Ma tylko jedną wadę.
A mianowicie w instrukcji doradzają aby pierwszą partię rozegrać według ustalonego schematu podziału cudów pomiędzy obu graczy.
Niestety według mnie i żony te cuda nie są dobrane na równym poziomie.
Ewidentnie jeden gracz ma dużo większą przewagę punktową wynikającą z budowy przydzielonych cudów.
No i żona była niepocieszona z tego powodu, bo nie padło na nią :)

Może to celowy zabieg aby ukazać co jest najważniejsze w tej grze.

Ale ogólnie gra na duży plus i jeszcze nie raz zawita na stole.

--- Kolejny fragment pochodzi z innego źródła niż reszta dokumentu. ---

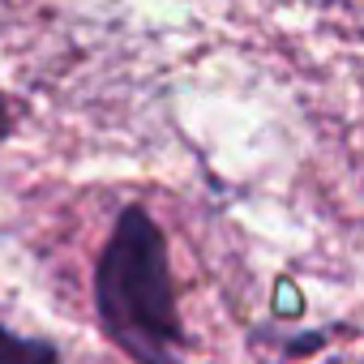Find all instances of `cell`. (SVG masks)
<instances>
[{"instance_id": "cell-1", "label": "cell", "mask_w": 364, "mask_h": 364, "mask_svg": "<svg viewBox=\"0 0 364 364\" xmlns=\"http://www.w3.org/2000/svg\"><path fill=\"white\" fill-rule=\"evenodd\" d=\"M90 309L103 338L133 364H180L189 343L176 300L171 245L141 202H124L95 253Z\"/></svg>"}, {"instance_id": "cell-2", "label": "cell", "mask_w": 364, "mask_h": 364, "mask_svg": "<svg viewBox=\"0 0 364 364\" xmlns=\"http://www.w3.org/2000/svg\"><path fill=\"white\" fill-rule=\"evenodd\" d=\"M0 364H65L60 347L43 334H22L0 321Z\"/></svg>"}, {"instance_id": "cell-3", "label": "cell", "mask_w": 364, "mask_h": 364, "mask_svg": "<svg viewBox=\"0 0 364 364\" xmlns=\"http://www.w3.org/2000/svg\"><path fill=\"white\" fill-rule=\"evenodd\" d=\"M14 129H18V107H14L9 95H0V141H9Z\"/></svg>"}]
</instances>
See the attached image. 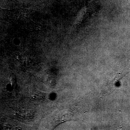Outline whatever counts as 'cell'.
<instances>
[{
	"instance_id": "6da1fadb",
	"label": "cell",
	"mask_w": 130,
	"mask_h": 130,
	"mask_svg": "<svg viewBox=\"0 0 130 130\" xmlns=\"http://www.w3.org/2000/svg\"><path fill=\"white\" fill-rule=\"evenodd\" d=\"M30 99L36 102H41L44 99V95L42 93L39 91H34L31 94L30 96Z\"/></svg>"
}]
</instances>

#grybezpradu #przemyslenia
  • 2
  • Odpowiedz
@Cogres: Przecież to predefiniowane ustalenie jest tylko po to żeby wprowadzić nowych graczy w mechanikę działania tych cudów bez konieczności wybierania na ślepo. Nie ma co się obrażać po pierwszej rozgrywce i zwalać na karty, które się dostało :D poza tym uważam, że cuda które dostała żona są jednak lepsze.